→ What the task requires
Range to reproduce from the entries below: the line with "Beach'n by Matthew Grice", the line with "Ein erfolgreiches Verhältnis Postkarte", and every line in between. Give them exactly and give nothing else.

→ Materials provided
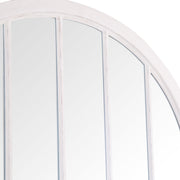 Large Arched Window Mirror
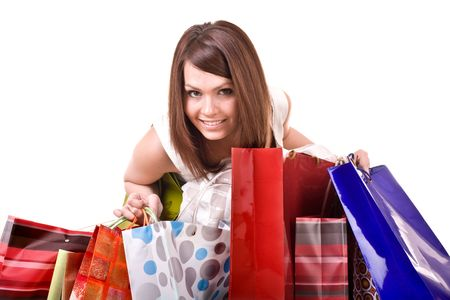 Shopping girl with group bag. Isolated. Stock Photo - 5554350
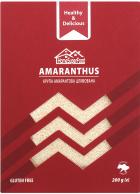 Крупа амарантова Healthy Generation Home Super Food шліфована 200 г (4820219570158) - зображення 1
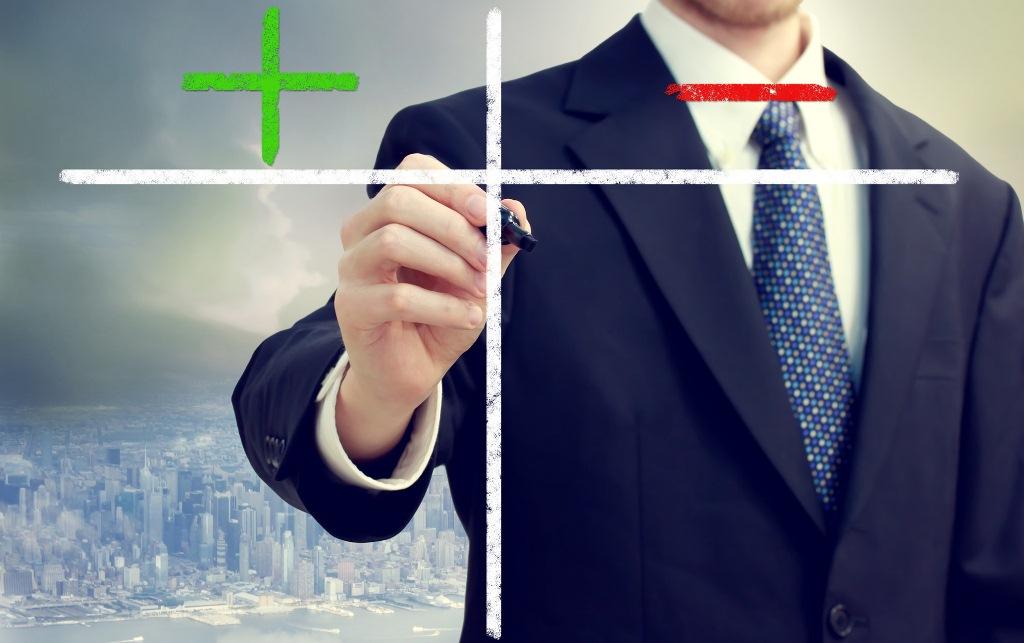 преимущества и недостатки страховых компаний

...

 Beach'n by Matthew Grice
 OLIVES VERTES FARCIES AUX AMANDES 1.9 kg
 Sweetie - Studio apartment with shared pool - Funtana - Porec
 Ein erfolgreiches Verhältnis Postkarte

→ Solution to the problem
 Beach'n by Matthew Grice
 OLIVES VERTES FARCIES AUX AMANDES 1.9 kg
 Sweetie - Studio apartment with shared pool - Funtana - Porec
 Ein erfolgreiches Verhältnis Postkarte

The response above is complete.